Tresorit made it to the top of our Google Drive alternatives list because of its enhanced security. With military-grade encryption and public-key cryptography, it could be one of the safest cloud storage providers on the market. Tresorit offered $50,000 to anyone who was able to hack the encryption. Over 1,000 hackers tried and failed, even those from MIT.
A personal account comes with 2.5TB of encrypted storage that involves a 2-step verification to access. It has file restore and file recovery as well as password-protected links and permission controls for file sharing. This security doesn’t come cheap. The personal account is $25 per month.
Sync.com has all the right things to look for in cloud storage. It is completely secure from unauthorized access by using encryption. You can share files with anyone, regardless of their size, and multiple users can work on the files simultaneously. You can set up password protection and permissions, so you know who has access to your files.

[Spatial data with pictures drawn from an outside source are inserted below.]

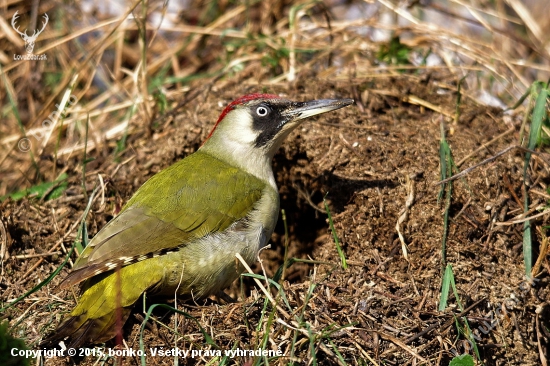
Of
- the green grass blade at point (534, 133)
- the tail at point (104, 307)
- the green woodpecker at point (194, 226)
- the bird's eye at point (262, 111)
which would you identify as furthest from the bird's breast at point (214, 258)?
the green grass blade at point (534, 133)

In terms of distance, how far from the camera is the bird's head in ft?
13.7

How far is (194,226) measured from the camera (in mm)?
3746

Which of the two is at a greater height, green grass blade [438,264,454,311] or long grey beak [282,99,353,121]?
long grey beak [282,99,353,121]

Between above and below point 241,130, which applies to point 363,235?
below

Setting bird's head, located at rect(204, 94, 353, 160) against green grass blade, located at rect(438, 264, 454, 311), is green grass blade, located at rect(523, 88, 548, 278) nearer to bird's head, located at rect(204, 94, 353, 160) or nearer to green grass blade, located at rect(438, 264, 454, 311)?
green grass blade, located at rect(438, 264, 454, 311)

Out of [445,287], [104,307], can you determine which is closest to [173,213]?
[104,307]

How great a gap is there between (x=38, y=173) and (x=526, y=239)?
3.32 meters

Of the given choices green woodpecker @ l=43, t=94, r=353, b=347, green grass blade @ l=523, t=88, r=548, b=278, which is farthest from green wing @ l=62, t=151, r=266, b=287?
green grass blade @ l=523, t=88, r=548, b=278

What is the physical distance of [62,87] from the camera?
570cm

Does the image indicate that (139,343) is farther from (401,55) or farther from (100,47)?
(401,55)

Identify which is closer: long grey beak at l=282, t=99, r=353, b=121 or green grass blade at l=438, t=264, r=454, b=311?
green grass blade at l=438, t=264, r=454, b=311

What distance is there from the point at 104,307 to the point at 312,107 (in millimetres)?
1758

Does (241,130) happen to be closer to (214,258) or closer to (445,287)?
(214,258)

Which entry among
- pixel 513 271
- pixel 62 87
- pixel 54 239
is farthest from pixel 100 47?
pixel 513 271
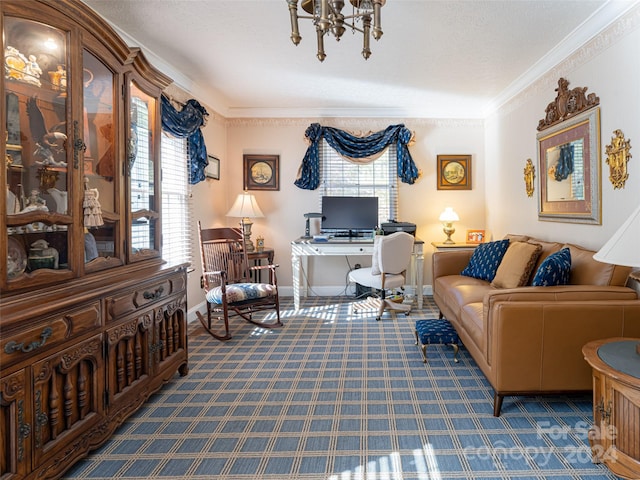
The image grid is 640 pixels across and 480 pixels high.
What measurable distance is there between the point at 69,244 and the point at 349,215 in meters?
3.61

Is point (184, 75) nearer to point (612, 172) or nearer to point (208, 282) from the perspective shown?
point (208, 282)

Prices start at $8 per month for an individual account with 2TB of storage. For teams of up to 100 people, 1TB costs $5 per month and 4TB at just $8 per month. Sync.com also offers 5GB free when you sign up.
Mega has set a leading example on how to offer well-priced and secure cloud data storage. Your data is divided into equal parts and stored in multiple data centers across the globe. When you need to access it, it is reconstructed using end-to-end encryption.
You are given 50GB of free storage, and 400GB costs just 5.88 dollars a month. With Google Drive, 10TB will set you back $99.00 per month, and Mega charges only $35,34 with the advantage of better security.
There is a good range of collaboration tools, and all of your chats, texts, and video calls are also encrypted, so not even the staff at Mega can access them. We loved how you can verify your contacts’ identity with a cryptographic fingerprint, making file sharing all the more secure.
Box.com is ideal if you have projects that require a lot of team collaboration. Files can be shared, edited, and commented on while you receive notifications of everything that has been done.
More than 1,500 other popular apps can be integrated, making the workflow easier for everyone. Box.com includes advanced security practices such as intelligent threat detection, data privacy, and industry compliance.
We felt that 10GB for free was quite generous. For personal use, 100GB costs $10.61. This seems quite a bit more than Google Drive. But is you are running a business, Box.com offers unlimited storage for as little as $15.91 a month when you pay annually.
Perhaps the question today shouldn’t be Google Drive vs OneDrive or Dropbox? These may indeed have been some of the pioneer cloud storage providers, and we are comfortable using them.
Nevertheless, the list of the best cloud storage alternatives to Google Drive shows that there are options that include great value for money and far better security than the traditional cloud storage solutions.